Thursday, August 18, 2011

Book Review: The Ale Boy's Feast

Since this is book 4 of 4 in a series, I don't want to give too much away. But a few observations: This series is so unique it needs a new word for it (or we need to recover the original value of the word "unique"!). Most fantasy novels, you pretty much know what you're going to get, thanks to the "Ancestor" Tolkien founding the field and setting the rules that others riff on. Tad Williams has specifically noted that many of his plot points are specifically there to work out issues he had with Tolkien's series, both references and modifications. But the basic shape of the plot and the point of the writing all seems to be the same with carying levels of detail: to tell a story exploring a new world with many things different but most things the same as Tolkien's vision.

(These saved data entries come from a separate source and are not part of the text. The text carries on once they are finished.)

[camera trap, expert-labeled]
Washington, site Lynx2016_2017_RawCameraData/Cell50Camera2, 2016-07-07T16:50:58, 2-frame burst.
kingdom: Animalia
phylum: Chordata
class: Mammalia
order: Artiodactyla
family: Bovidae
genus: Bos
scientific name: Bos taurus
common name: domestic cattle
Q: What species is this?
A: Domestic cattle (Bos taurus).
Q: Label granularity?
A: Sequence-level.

Because it's fantasy, and because he too follows a few of Tolkien's conventions, it would be easy to put Jeffrey Overstreet's books in with the rest, and I approached the series with those assumption, but it just doesn't fit. There's something distinctly different about Overstreet's vision. I've noted before how Overstreet writes cinematically: it starts from art, color, and image rather than being a typical campfire-type of story. In particular, in this closing book there's some metaphors about what art does and what it IS that are much deeper than any other fantasy novel, with the possible exception of Tolkien. It has a satisfying narrative conclusion; in fact, it follows the pattern of having multiple "endings" that unfold when the expected ending isn't enough. You see things in the conclusion that Tolkien himself didn't put in his trilogy, things that I always wished Tolkien would do. But the "satisfaction" of the ending, though real, isn't the point. Overstreet leaves just enough threads unfinished that it is not neatly packed up, but rather tantalizingly open, resolved yet still alive. Anyone who complains about a lack of resolution in this book, honestly, hasn't read the earlier books closely enough. (I feel the same way about LOST.)

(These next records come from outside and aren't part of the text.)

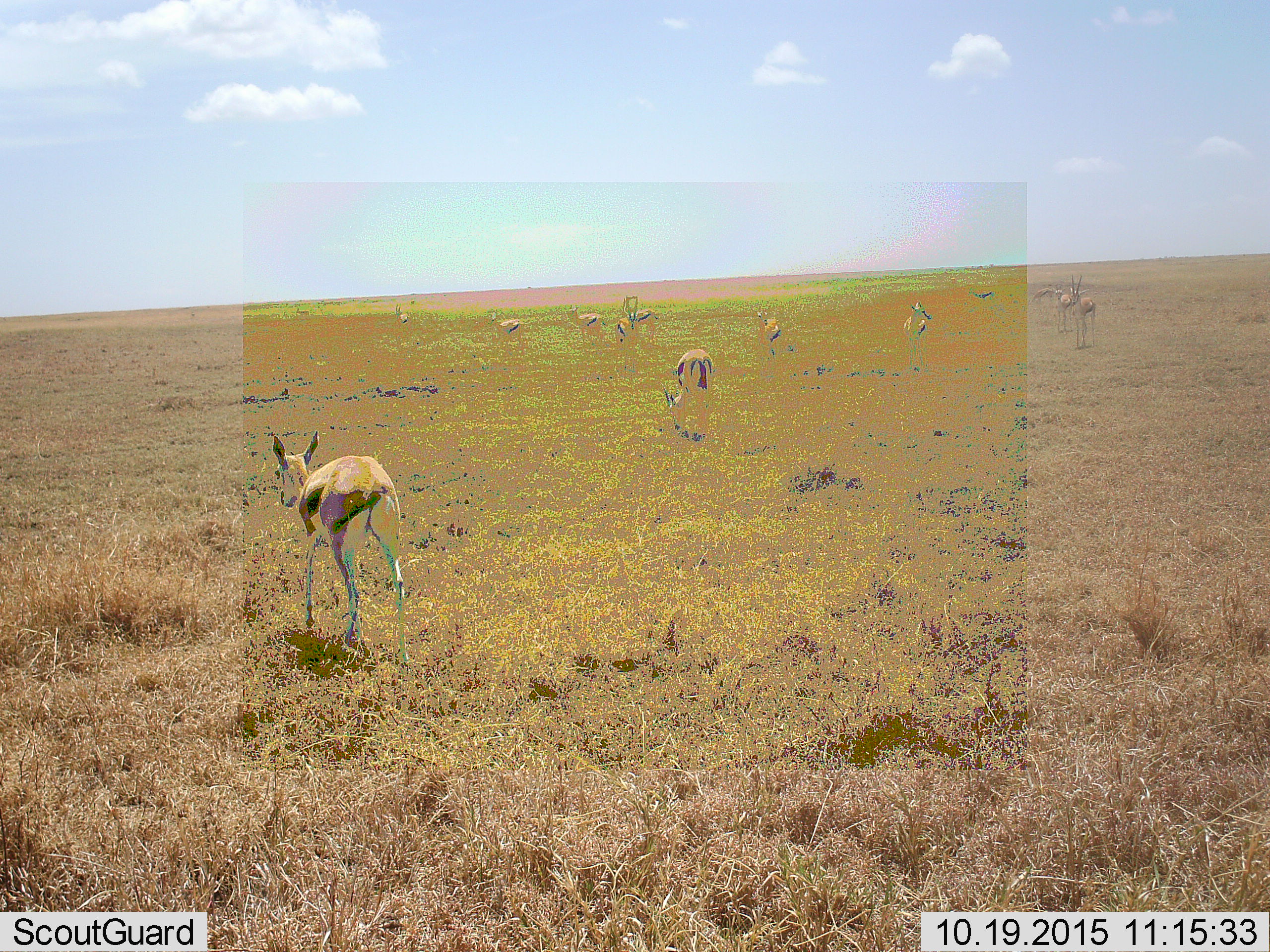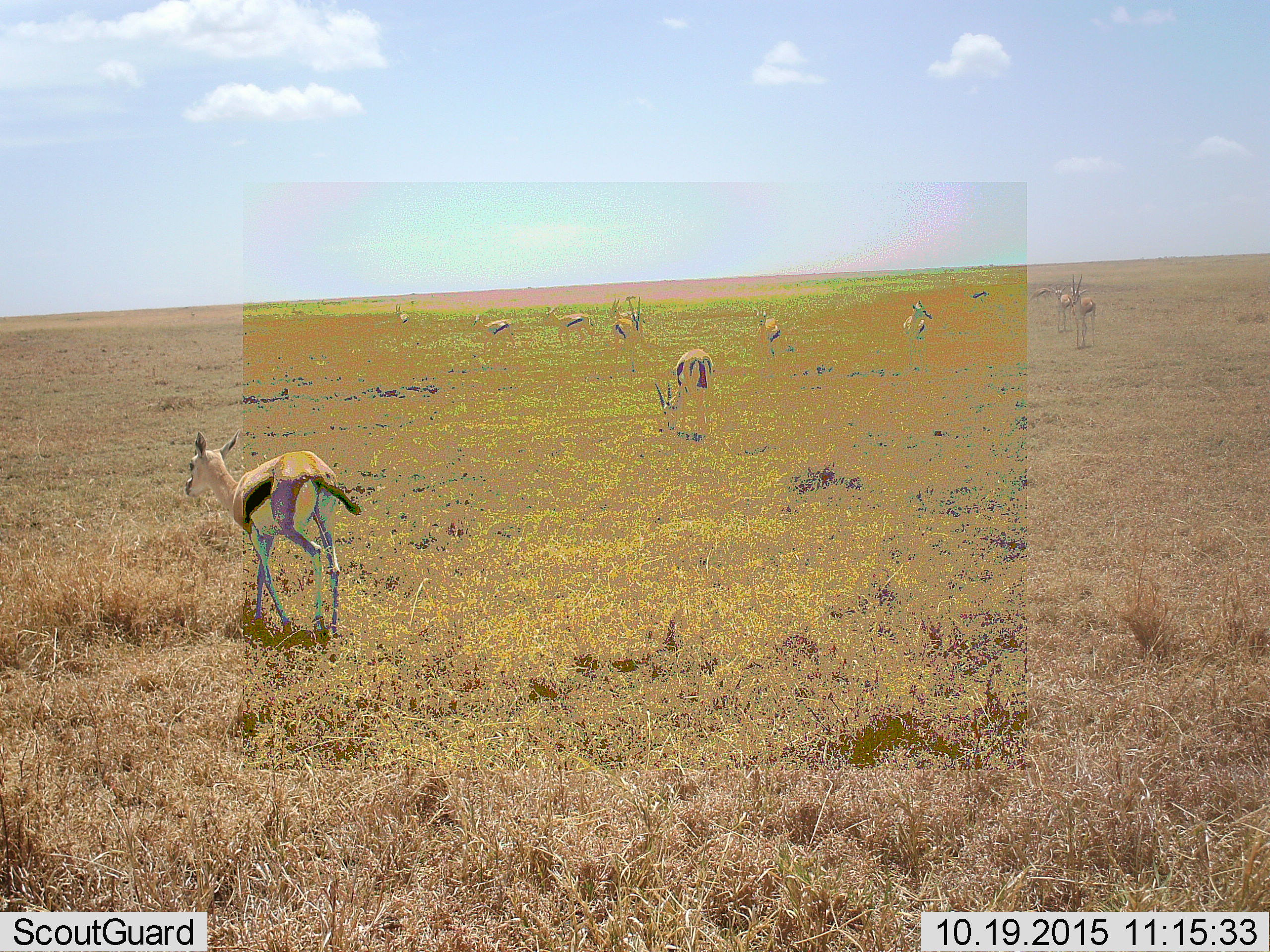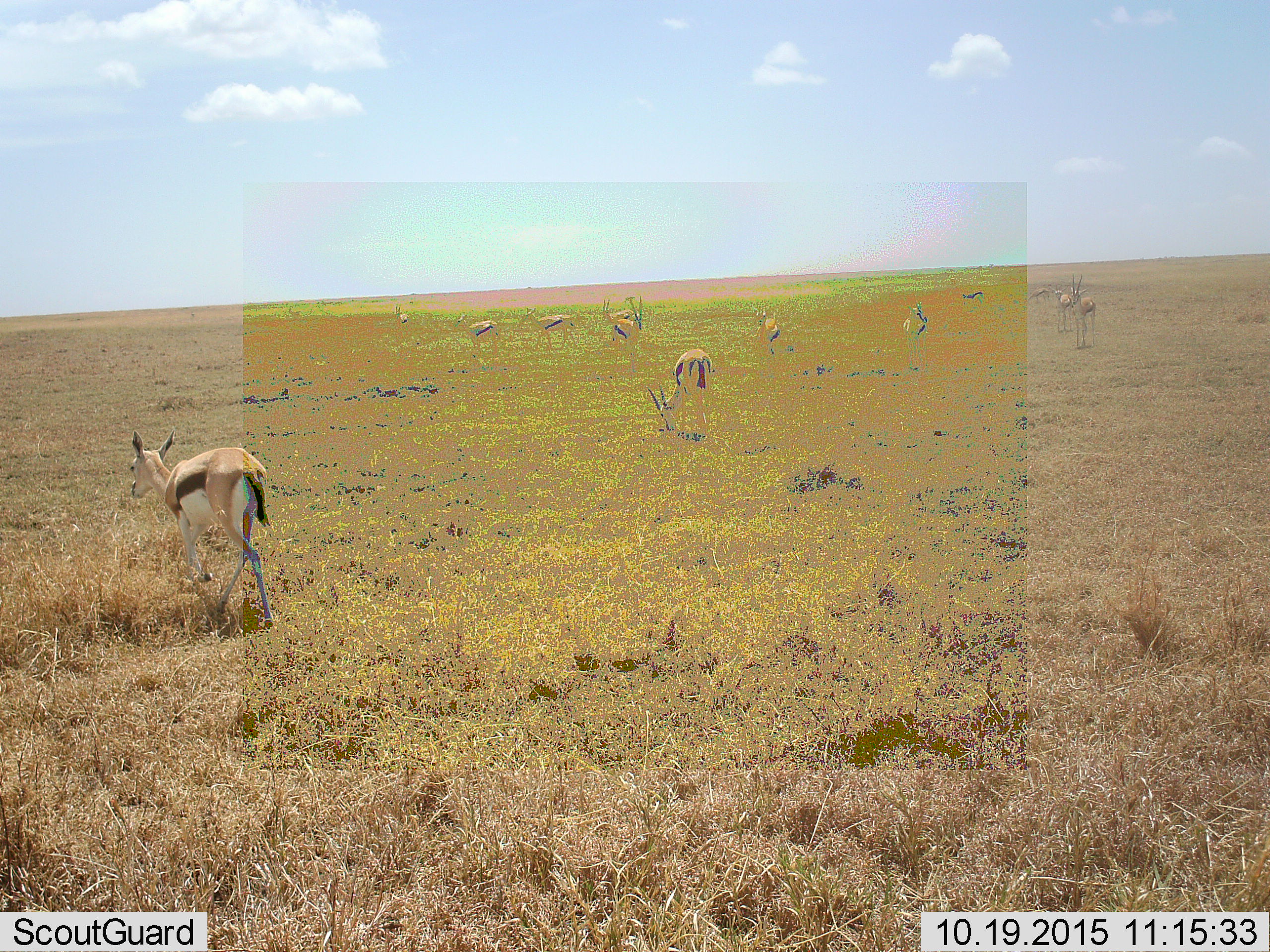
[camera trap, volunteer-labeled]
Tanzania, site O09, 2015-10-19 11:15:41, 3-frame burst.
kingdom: Animalia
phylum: Chordata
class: Mammalia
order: Artiodactyla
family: Bovidae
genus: Eudorcas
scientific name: Eudorcas thomsonii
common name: thomson's gazelle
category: gazellethomsons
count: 11-50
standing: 100%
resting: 0%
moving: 78%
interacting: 11%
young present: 22%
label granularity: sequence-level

I think one of the reason most fantasy authors avoid making their novels about "real" things like art and faith is that their writing honestly isn't up to it. Overstreet's writing supports his main point because it is up to the task. It is itself artistic and so the book can be about art. Lapidary phrases are scattered throughout the book like gems on the shore, turning up when you least expect it.

Other things I'm happy to say are in this book: a funny (to me, I've got a bit of a twisted sense of humor, and I thought the most evil characters were kind of darkly funny at first) Thomas Kinkaid reference; some really horrific scenes with the evil characters; a really solid resolution of the central mystery about the ancestor and the houses; a meaningful philosophical exchange between a student and his mentor about what's real and what's not near the end; and a fascinating underground geography that you can only do in a novel like this.

I realized near the end of this: I'm going to have to read it all again. Thanks Jeffrey for a wonderful and unique series.

And a final word: I miss the missing "scarjo." I know, I know it's still there, but the original term just seems more right to me. A matter of taste.

A final final word: are there any openings for imityriologists?